Firewall performance can be improved by reducing the number of rules applied to each packet. Supposing a white list policy, the firewall has to apply every rule to each packet before it's denied. IPFWD is a daemon that monitors system load and updates a new first rule in IPFW that allows a percentage chance to allow any packet through.
Instead of applying each rule to every denied packet, we have a chance to immediately accept any packet. Testing shows this improves performance.
IPFWD has the most potential for usefulness in high bandwidth environments, such as data centers, where it's not feasible to apply an extensive rule set to each packet but it is important to be notified of security policy violations. The balance between information and performance is self tuning based on current system load.
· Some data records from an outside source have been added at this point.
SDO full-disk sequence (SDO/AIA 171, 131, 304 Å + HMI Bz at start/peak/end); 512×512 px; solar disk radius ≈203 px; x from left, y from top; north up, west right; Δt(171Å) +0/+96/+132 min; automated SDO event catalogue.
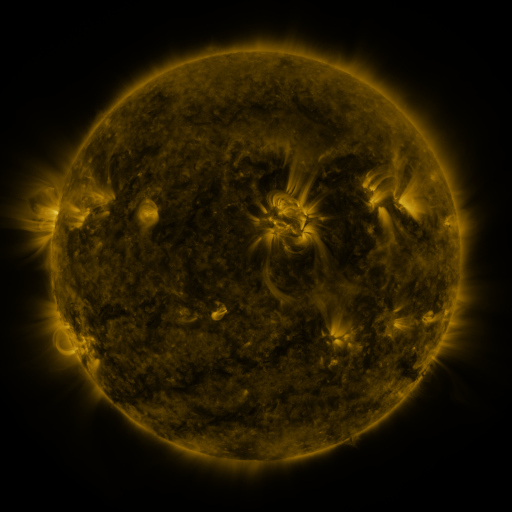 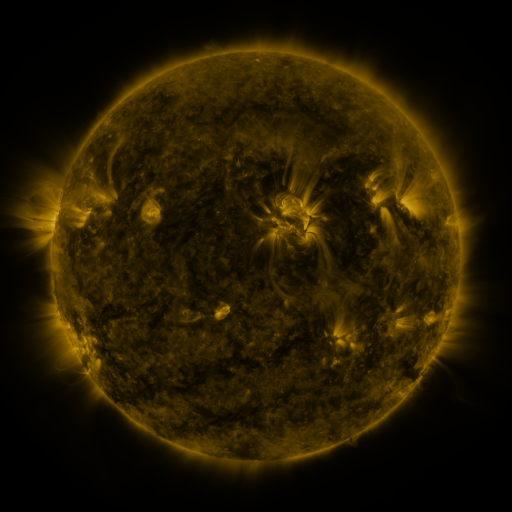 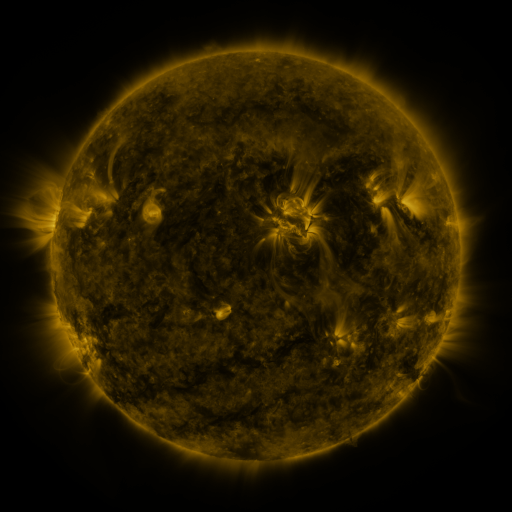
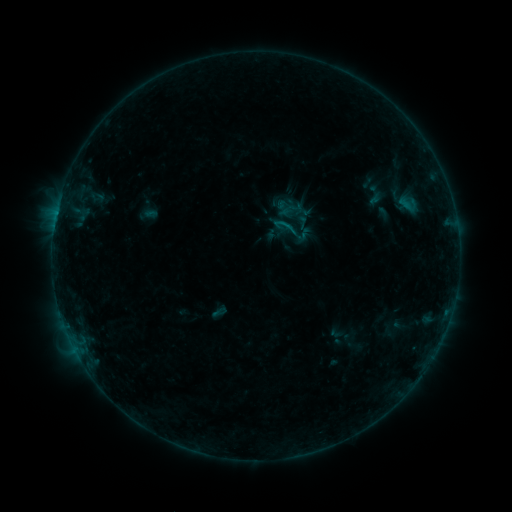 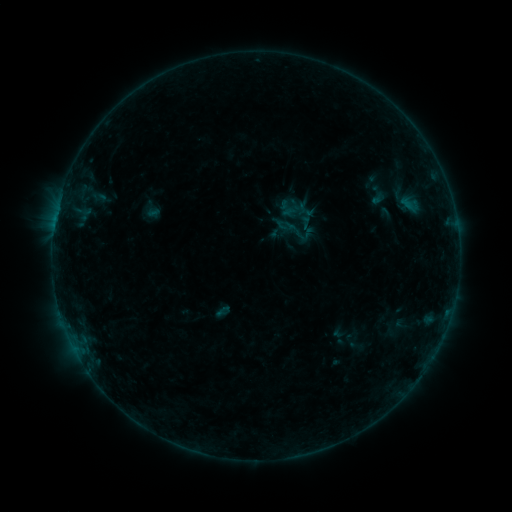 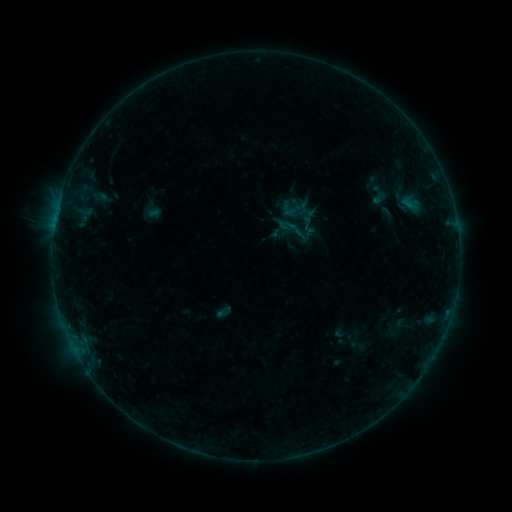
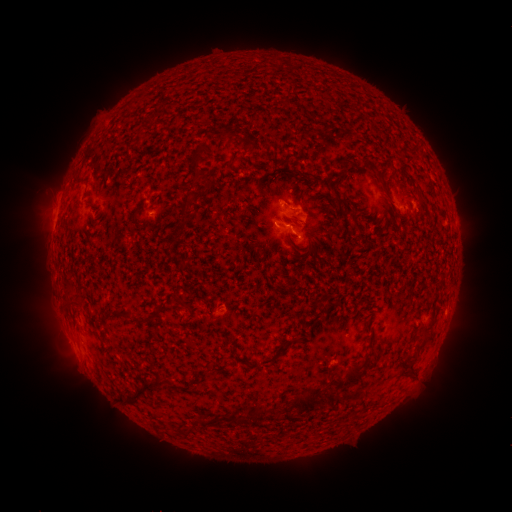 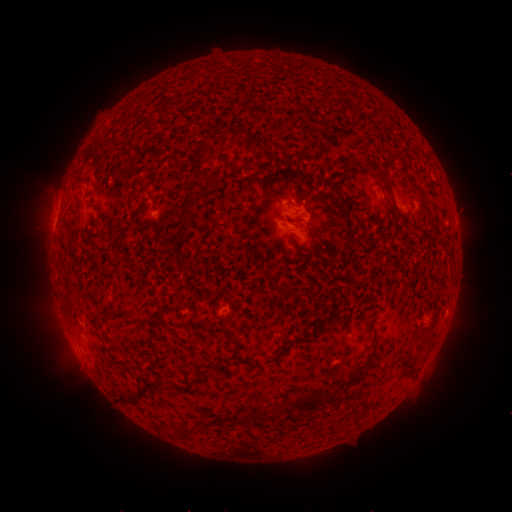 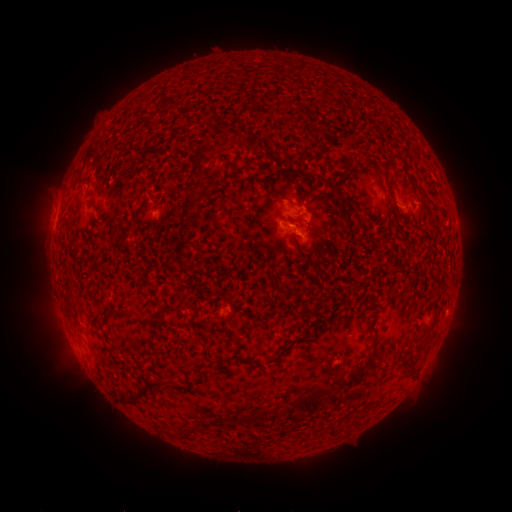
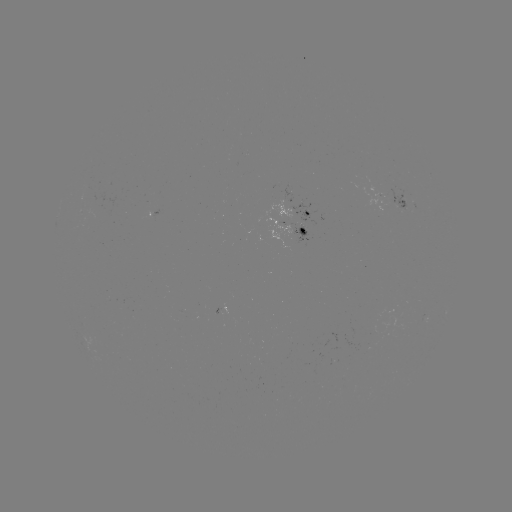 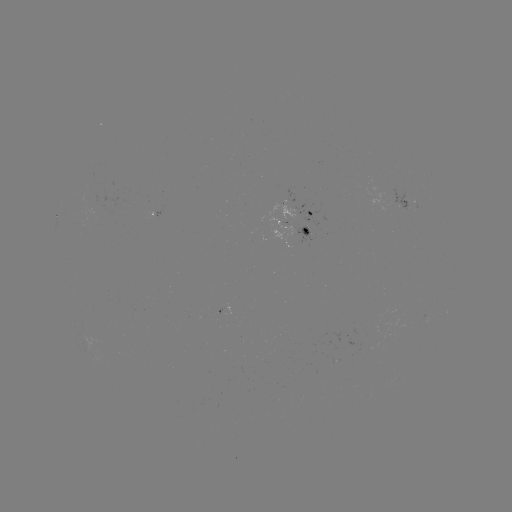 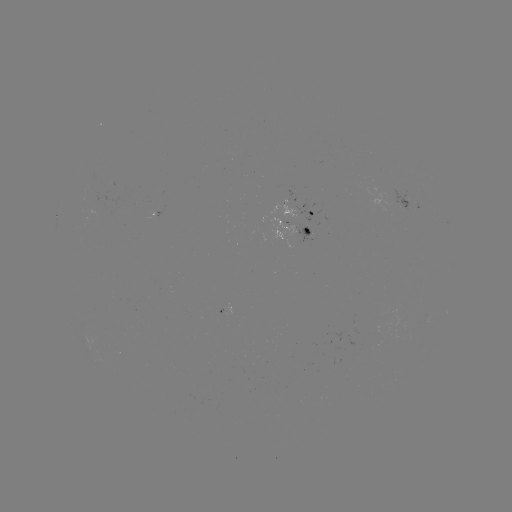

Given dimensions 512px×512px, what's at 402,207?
emerging-flux region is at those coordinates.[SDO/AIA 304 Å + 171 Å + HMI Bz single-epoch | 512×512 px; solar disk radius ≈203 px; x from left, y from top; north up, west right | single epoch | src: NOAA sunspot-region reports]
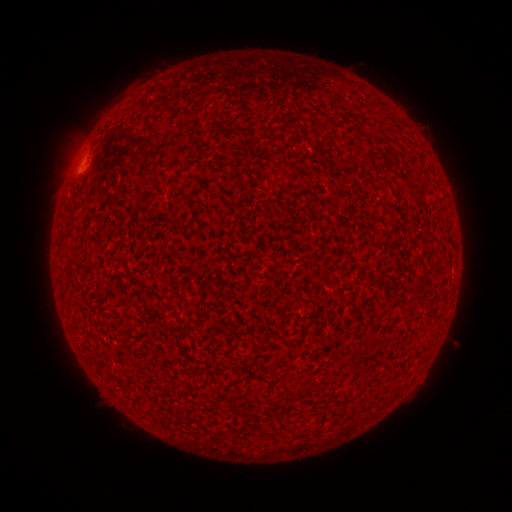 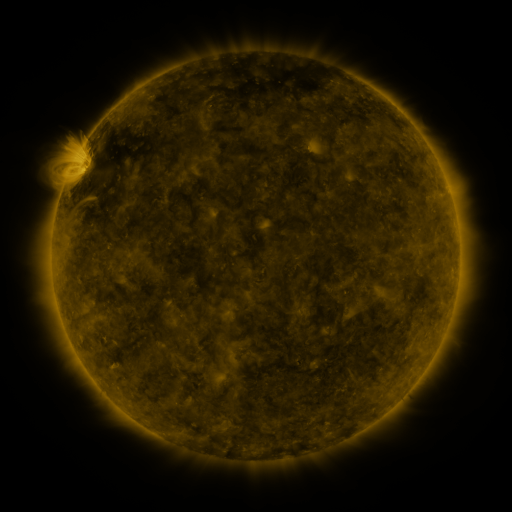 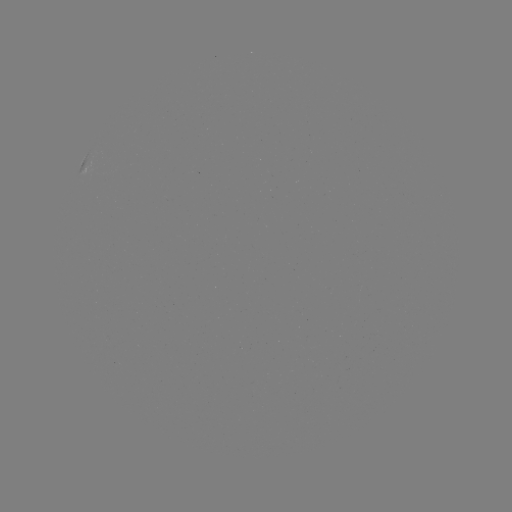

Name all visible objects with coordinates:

Under normal load, IPFW will still fully enforce the security policy. But under heavy load, IPFWD will back IPFW off so performance isn't bottlenecked at the firewall.
###IPFWD
This is a shift in mindset from typical firewalls. Instead of enforcing every part of a security policy all of the time, IPFWD enforces the policy some of the time and extrapolates the violations it does encounter. This provides insight into the violations that weren't detected by IPFW. For this cost, you gain increased firewall performance and network throughput in resource bound systems. It's acceptable to allow a percentage of policy violations given that network traffic patterns are typically repeated.
For example, under heavy load, IPFWD may allow 40% of packets through without applying the security policy. Supposing a port scan was initiated during this time, you system would still reject and report approximately 60% of the port scan. Since the percentage chance will fluctuate over time, IPFWD provides additional information in the IPFW logs to show the chance additional undetected violations occurred for detected violation.
This also allows administrators to retain extensive rule sets that fully implement their security policy. Instead of having to simplifying rule sets to increase performance, IPFWD balances policy enforcement and performance itself.